N.G.: Bien sûr, même s’il ya malgré tout un niveau en dessous duquel il ne faut pas tomber. La vraie difficulté est de pouvoir assurer la présence d’une grosse équipe, avec beaucoup d’acteurs sur le plateau.
B.T.: Si je regarde l’ensemble des metteurs en scène que tu as invités (la liste est impressionnante), on remarque un champ très ouvert, avec des esthétiques très différentes, voire antinomiques. Ce n’est plus seulement une constellation, c’est plutôt une vraie voûte étoilée. Le point commun, au fond, c’est qu’ils sont venus au Théâtre de la Cité Internationale au moment où ils démarraient — après leur premiers débuts et avant une reconnaissance plus large.
N.G.: Oui, c’est vrai, même si je n’ai jamais posé les choses en ces termes : « je choisis cette compagnie parce qu’elle débute ». Le vrai critère de mes choix tient dans cette attention aux formes singulières et innovantes. Cette politique de choix s’explique aussi par la position du théâtre de la Cité.
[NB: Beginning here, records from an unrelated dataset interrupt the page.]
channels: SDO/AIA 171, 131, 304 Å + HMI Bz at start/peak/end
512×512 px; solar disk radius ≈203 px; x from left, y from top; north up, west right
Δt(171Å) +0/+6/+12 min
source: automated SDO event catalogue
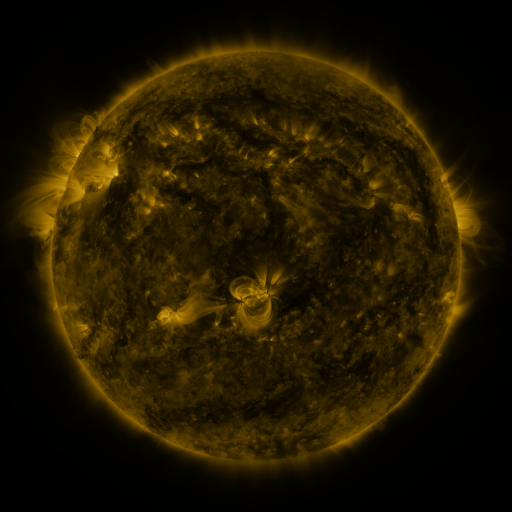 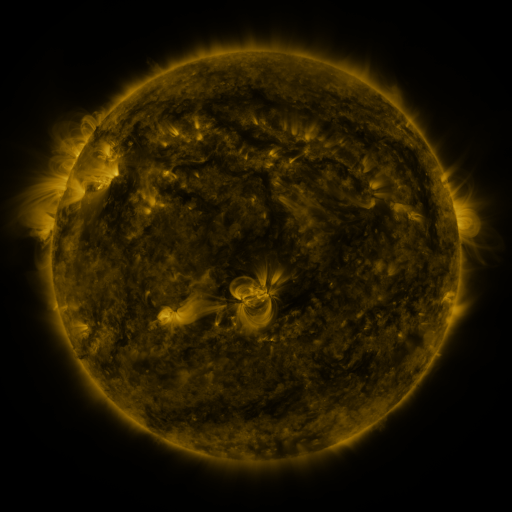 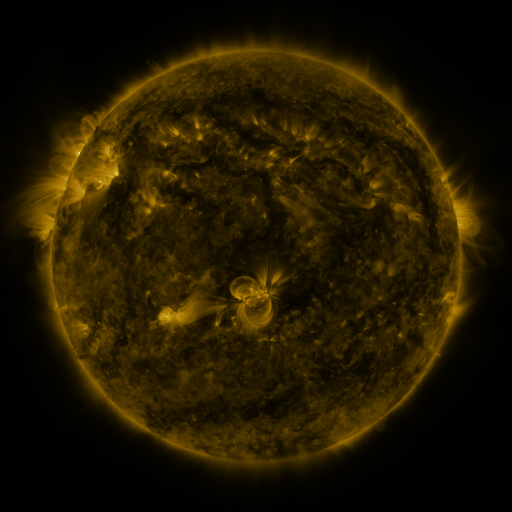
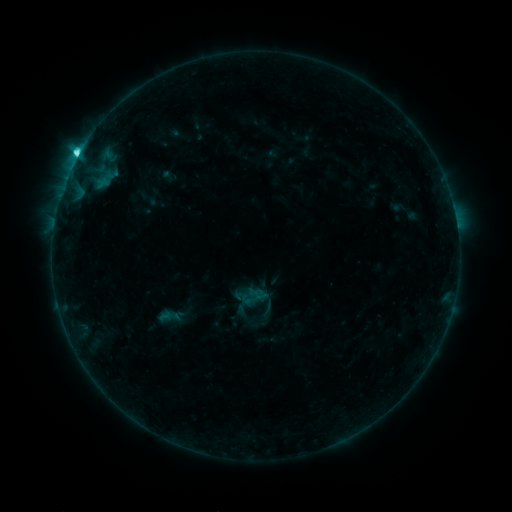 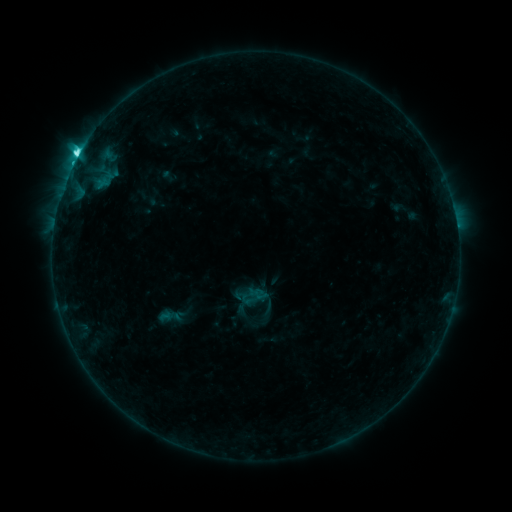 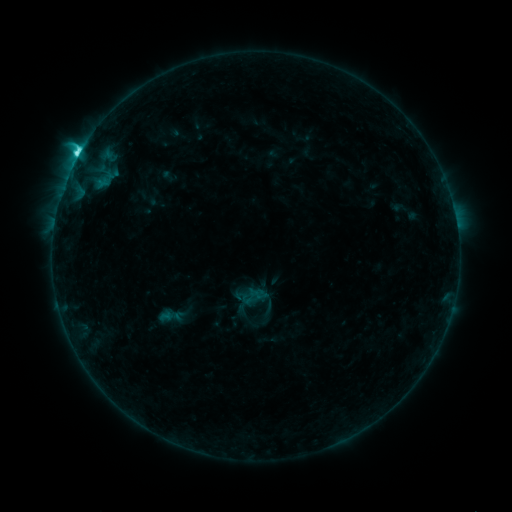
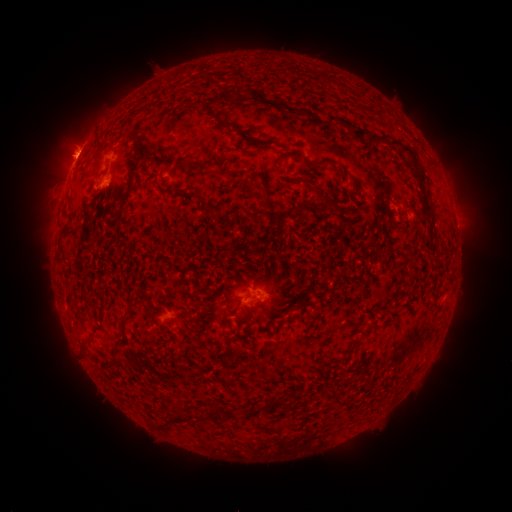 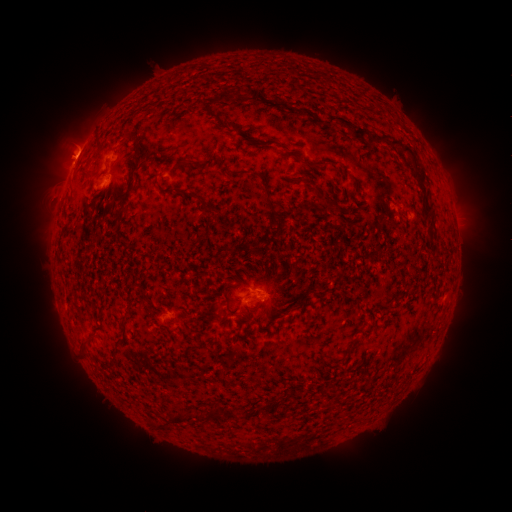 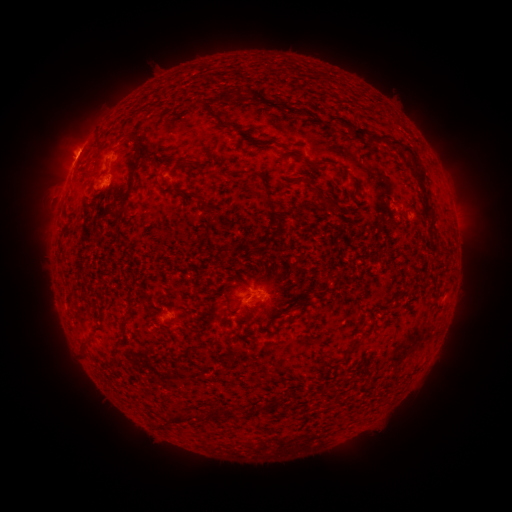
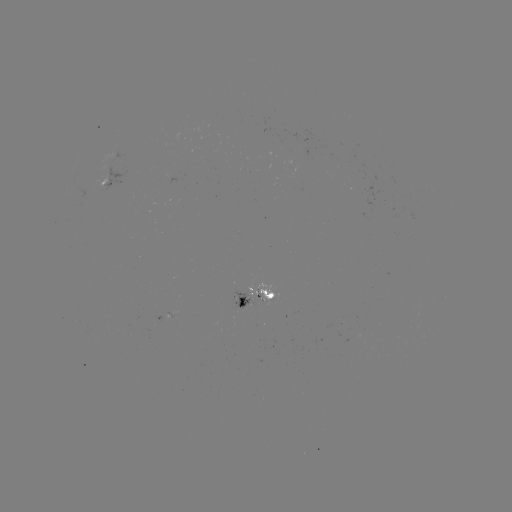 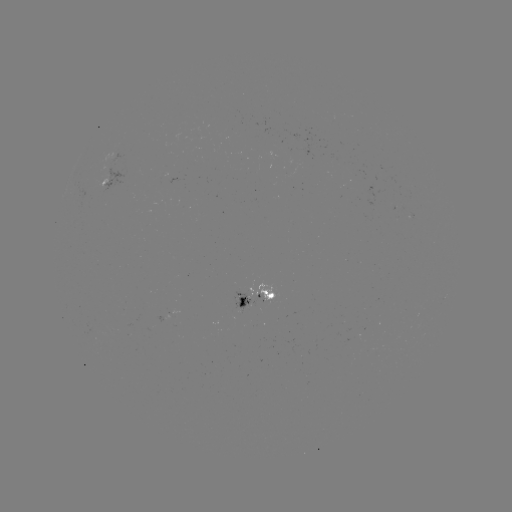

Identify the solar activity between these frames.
C5.3 flare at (78, 156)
Même si c’est un peu ma pente naturelle, je m’interdis de couvrir le champ, de la façon la plus large et la plus éclectique possible — ce serait intenable dans le paysage parisien. Du coup, je ne privilégie pas le rapport au texte, qu’il soit du répertoire ou contemporain. Au fond, ce que j’aime, c’est le théâtre qui s’ouvre, se mélange aux autres formes artistiques et qui se trouve transformé par ces rencontres inattendues avec la musique, la danse, la vidéo ou les arts plastiques. Par ailleurs je m’intéresse beaucoup à la danse
qui s’ose aux mots… aux spectacles inclassables,
B.T.: Quand on parle des débuts d’une compagnie, vient nécessairement la question de la fidélité…
N.G.: Oui, il faut savoir être fidèle, mais pas pour toujours, sinon le directeur vieillit avec sa programmation — c’est un vrai danger qui guette bon nombre d’entre nous…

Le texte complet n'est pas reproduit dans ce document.